> Reading passage
::::
On Interior Sensors & Enhanced Customer Understanding
March, 2018
We are accustomed to hearing vacation cruise lines, international airlines, high-speed train systems and luxury hotels talk about the extreme ease and comfort that they will bring to your journey and destination. The price and commitment is high and most repeat consumers are discerning and have a preferred provider (brand) in each category.
And they should because the big players and leaders in these industries have taken the time to study their customers, understand what makes them tick, the lifestyles that they lead and aspire to lead, and then continuously invest in an infrastructure of constant improvement of their space, services, interactions and systems to better suit those customers. They have designed an intentional space and set of interactions that when done right, create a desired feeling. If you are their customer, then you expect them to recognize you, know who you are, acknowledge your needs and continuously improve their interactions as a result of feedback from you that produces tangible results. You are most willing to give feedback to those that you care about the most or those that have completely pissed you off.
Now cut to products and services of smaller spaces and services that you use more frequently and for perhaps shorter trips. Each American on average spends 46 minutes traveling per day. And greater than 15 million of us use ride sharing or car sharing (shared mobility) each year. The vehicle, transportation and mobility landscapes are shifting quickly and competition will continue to get fiercer. So, if you haven’t already, you will soon hear each of the automotive manufacturers and shared mobility companies saying that “we design our products and services with the customer at the center of everything we do.” We are customer driven and your satisfaction and loyalty is our #1 goal. That is a strong proclamation, so let’s dig deeper into how this commitment might come to life.
To inform the next upgrade or system version or even a new product or service offering, most companies do broad and deep qualitative and quantitative research to get a sense of the wants, needs and expectations of their target markets. They study people, families and communities in the wild and they track trends – including sociological, cultural, aesthetic, economical and most importantly technological. They then design customer profiles, personas, archetypes, actor descriptions and / or the customers that their brand appeals to. Teams then apply iterative ideation, prototyping and consumer testing procedures while following process models called “waterfall” or “agile” or “guerrilla User Centered Design (UCD)” or something of the like.
In regards to physical vehicles, OEMs only know a little bit about how customers really directly interact with their products and its features and most of this knowledge may relate to the digital systems (i.e. touch screens). The actual first-time use, frequency of use, path flow of interaction and driver intent is still a mystery.
::::
> Data segment
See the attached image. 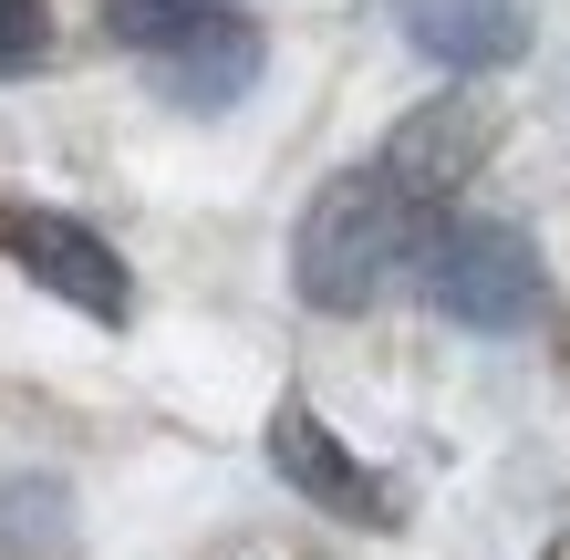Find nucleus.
::::
> Stated problem 1
Condense the paragraph of the article on interior sensors that begins "To inform the next upgrade" into a brief bulleted list that keeps its main facts.
> Stated problem 2
List every kind of trend that the article on interior sensors says companies track.

> Exercise response 1
- Before a new upgrade, system version, product or service, most companies research their target markets broadly and deeply, both qualitatively and quantitatively, to learn their wants, needs and expectations.
- They observe people, families and communities in the wild and track sociological, cultural, aesthetic, economic and, above all, technological trends.
- They build customer profiles, personas, archetypes, actor descriptions and/or descriptions of the customers their brand appeals to.
- Teams then ideate, prototype and test with consumers iteratively, following process models such as "waterfall," "agile" or "guerrilla User Centered Design (UCD)."

> Exercise response 2
- sociological
- cultural
- aesthetic
- economical
- technological